Brands Must Adapt To Smaller Consumer Worlds

Walker SmithAugust 6, 20202 min

Today’s marketplace is defined by fragmentation. This diversity of tastes, values, ideologies and lifestyles creates a complex operating environment for brands. The universal mass-market America, defined by a shared aspirational narrative has given way to a nation of Smaller Worlds. Today’s consumer is infinitely complex. Traditional means of segmenting consumers like age, income, gender and race are no longer sufficient. An exponentially fragmented consumer requires an equally complex strategic approach for businesses.

U.S. MONITOR data starkly illustrates the decline of a collective American culture. Differences of this scale aren’t common, and after 20 years of general stability, where two-thirds of Americans felt like we all shared the same values, that national figure now barely hovers above 50%, even dipping into the minority for Millennials and Generation X.

It’s something that people are openly acknowledging, too. They’re coalescing around smaller worlds of shared interests, influence and information that echo and endorse existing tastes, preferences and beliefs. A look at the cultural discourse suggests these preferences aren’t going to revert to their previous incarnations any time soon, either. This reality further complicates the equation for brands and businesses, which are at risk of losing share to more agile competitors that adapt to smaller worlds.

The question then becomes: How do brands stay relevant in smaller worlds? Luckily, this new environment, while complicated, does present opportunities.

Brands As The Unifier

For starters, businesses need to increase efforts to find these smaller worlds, which means rethinking traditional segmentation.
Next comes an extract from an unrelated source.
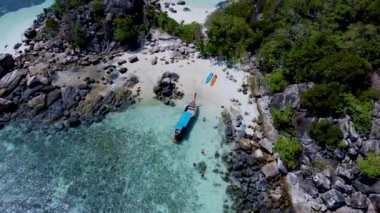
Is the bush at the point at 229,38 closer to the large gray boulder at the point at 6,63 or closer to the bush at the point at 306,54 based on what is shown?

Even strategies like geographic targeting are affected by the shift to smaller worlds—the values of those who live in cities and even specific neighborhoods can differ significantly from those nearby. Modern technology allows for micro-targeting to reach these consumers, but requires extra attention to specificity of targeting, marketing and messaging.

On the flip side, many Americans still aspire to more togetherness. In other words, divided smaller worlds present an opportunity for businesses to act as unifiers. And our data back it up. Two-thirds of Americans think we’ll resolve our cultural and political differences. What’s more, a similar percentage think that brands are going to play in integral role.

This means that the real business opportunity is to bring people together under a big tent of connection—to fashion unity from division and give Americans a reason to believe in what’s possible.